- [Task]: Reproduce verbatim the portion of the text on finding yacht crew work that begins with the words containing "Most of all, make" and ends with "the yachts are.".

This term is popular, but difficult to define.
The best way to think about it is as a combination of those things we mentioned above. Be quick to learn, attentive to instructions, aware of and compliant with safety regulations and practices, and always be courteous and respectful of those you work for and with.
A more difficult part of this is to take pride in what you do, and to respect your own position, however humble it may seem in the company of captains and owners and guests. You can expect to be treated with normal human respect, not to be abused, and to be given room to learn how to do your job better.
In most cases, professional behaviour will be met with a respectful response.
Have the right CV
If you’re still referring to your CV as if it is one, static thing, then this is one of those learning opportunities. In reality, your CV should be almost as varied as the positions you’re applying for.
It all has to be true of course, or you’re setting yourself up for grief and failure – but a properly crafted CV will put your name at the top of the ‘possible hires’ list… and that’s what will get you your interview or trial period.
Tailor your CV to suit the position on offer. Be truthful, but highlight the things that fit what they’re looking for. Is the yacht in a very hot climate?
Show experience working or living in very high temperatures. Are you likely to be offshore for weeks at a time? Express your desire for adventure and challenge.
Always include other languages spoken, international travel, hospitality or mechanical skills, and of course any experience you’ve had on boats or ships in the past.
Look for keywords in the job description and – tactfully – add them to your CV. For example, if the advert states that it’s looking for ‘responsible’ crew, then highlight positions of responsibility you’ve had in the past.
It can be anything from child care to responsibility closing a shop in the evenings or opening it in the mornings.
Most of all, make sure each of the advert’s ‘must-haves’ are covered. If you are missing any of them, highlight the lack but explain why another attribute makes up for it and that you are quick to learn.
If there is also an ‘also beneficial’ section, cover those too. If you skilfully tailor your CV to each job, you will show yourself to be the one they’ve been looking for all along.
Go to the right marina
If you picture yourself in crisp whites, striding the polished deck of a superyacht, don’t look for work at a narrow boat marina. Go where the yachts are.
You probably won’t get a position on a superyacht for your first gig, but you’ll want something similar.
Look for ocean-going experience in the luxury sector. You may need to start on the small end of the spectrum, but make sure you’re on the right spectrum!
If you can, get out to the fancy marinas and make yourself known (in a good way). In other words: network.
Network and get your name out there
Any time you can become known to people in the industry – from deckhands and stewardesses to captains and billionaires – you should take the opportunity to do so.
Shake hands, smile, show yourself to be clean, tidy and in possession of the right air and attitude.

- [Source material]:
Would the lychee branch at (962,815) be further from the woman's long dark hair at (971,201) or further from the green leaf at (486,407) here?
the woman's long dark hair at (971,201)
* * *
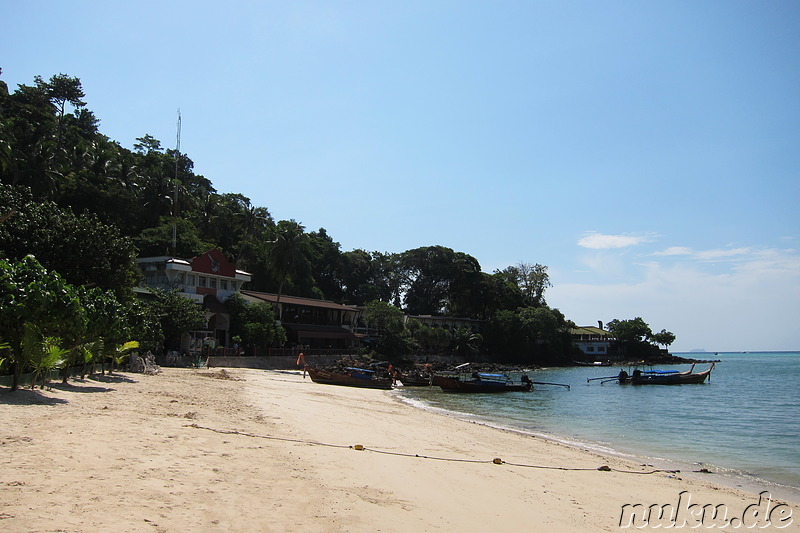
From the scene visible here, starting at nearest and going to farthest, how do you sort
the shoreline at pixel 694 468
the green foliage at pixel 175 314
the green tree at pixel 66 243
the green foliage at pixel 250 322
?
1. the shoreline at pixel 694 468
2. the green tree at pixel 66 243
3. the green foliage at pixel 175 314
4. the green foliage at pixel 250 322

- [Solution]:
Most of all, make sure each of the advert’s ‘must-haves’ are covered. If you are missing any of them, highlight the lack but explain why another attribute makes up for it and that you are quick to learn.
If there is also an ‘also beneficial’ section, cover those too. If you skilfully tailor your CV to each job, you will show yourself to be the one they’ve been looking for all along.
Go to the right marina
If you picture yourself in crisp whites, striding the polished deck of a superyacht, don’t look for work at a narrow boat marina. Go where the yachts are.